I've been purchasing my own groceries for some time now, and generally can distinguish an "expensive" grocery store from "my" grocery store ("my" grocery store has at least three aisles completely in Spanish). However, I've never really known what stuff is supposed to cost - just how good of a deal am I really getting? A gallon of milk... $1? $2.50? Tomatoes... $.30/lb? $1.50/lb? It's an uncharted area of financial mystery which I usually just leave in the hands of the sullen smock-wearing employees with pricing guns. But today was the first official shopping trip of Howe, Inc. and having recently married a bottomless pit of a stomach, I anticipated a pretty sizable grocery investment. So I thought, today's the day. I will know what everything costs and darn it all, I will get a good deal. So armed with shopping list, pen, and paper, I set out for some hardcore research.

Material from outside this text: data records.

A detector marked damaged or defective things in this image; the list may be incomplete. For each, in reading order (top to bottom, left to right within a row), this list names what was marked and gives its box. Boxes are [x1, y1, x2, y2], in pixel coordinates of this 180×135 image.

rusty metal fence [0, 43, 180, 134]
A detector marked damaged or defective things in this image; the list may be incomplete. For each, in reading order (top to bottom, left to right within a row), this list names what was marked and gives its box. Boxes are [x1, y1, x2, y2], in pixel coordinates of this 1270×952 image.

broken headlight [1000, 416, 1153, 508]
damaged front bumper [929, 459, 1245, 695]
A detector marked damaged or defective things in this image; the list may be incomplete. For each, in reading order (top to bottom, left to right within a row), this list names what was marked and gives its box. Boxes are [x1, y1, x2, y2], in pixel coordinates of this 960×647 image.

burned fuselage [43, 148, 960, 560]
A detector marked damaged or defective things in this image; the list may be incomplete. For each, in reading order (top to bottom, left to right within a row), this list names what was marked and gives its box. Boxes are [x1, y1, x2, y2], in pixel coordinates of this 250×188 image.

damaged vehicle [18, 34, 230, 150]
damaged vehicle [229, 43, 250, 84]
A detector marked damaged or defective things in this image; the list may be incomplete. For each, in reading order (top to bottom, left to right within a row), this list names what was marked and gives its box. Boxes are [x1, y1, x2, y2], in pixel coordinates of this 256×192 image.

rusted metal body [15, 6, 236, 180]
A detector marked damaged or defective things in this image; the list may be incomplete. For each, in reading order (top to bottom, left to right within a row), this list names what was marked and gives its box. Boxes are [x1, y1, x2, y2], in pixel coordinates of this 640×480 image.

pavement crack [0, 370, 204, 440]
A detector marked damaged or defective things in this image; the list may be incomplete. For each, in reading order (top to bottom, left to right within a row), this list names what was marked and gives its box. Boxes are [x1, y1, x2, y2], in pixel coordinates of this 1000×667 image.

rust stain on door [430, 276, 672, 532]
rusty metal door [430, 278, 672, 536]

First stop, my old reliable supermarket. I've shopped there for the last 2 years and even supplied our wedding with mountains of lunch meats from the deli. I was halfway through the veggie section, noting with some suspicion that red peppers cost more than green, when I felt a tap on the shoulder.

Stranger: "Can I help you?"
Me: "Um... no?"
"What are you doing there?"
"I'm writing down prices. Is that a problem?"
"Yes it is. We can't have people writing down prices."
"Um... I don't understand."
"Who do you work for? Why are you doing that?"
(Feeling hot under the interrogation lights...) "So I can get a good deal? How else should I do it?"
"Show me your list."
I was feeling a little flustered at this point, so I handed over my notebook, though this was clearly a violation of some federal grocery-privacy act. He proceeded to rifle through the pages.
"I'm going to have to ask you to leave the store."
"Excuse me?"
"You're writing down everything in the store."
"I am not! I skipped the whole cactus and lentil section!"
"These things are obviously not all for you."
"It's our first shopping trip! We eat a lot!"
"I'm sorry ma'am. If you continue to write down prices, you're going to have to leave."
Me: "(mumble mumble)...unbelievable!...ridiculous!... (mumble mumble)" But I dutifully put my paper away, albeit with much show of grumbling and stomping about. (As is my fashion.)

Fast forward to 20 minutes later, having sneakily carried on in the deli section, and then not so sneakily in canned goods, and downright obviously in dairy.

"Ma'am. I'm going to have to escort you out of the store."
And that was it. And all in the name of fiscal responsibility.

Was it worth it, you ask?
Well, let me pose to you THIS question: Should I buy those pork chops for $1.88/lb? Those blueberry pints at 2 for $4? Well, should I?!

Heck yes! And now I know! And knowledge is power--take THAT, The Man!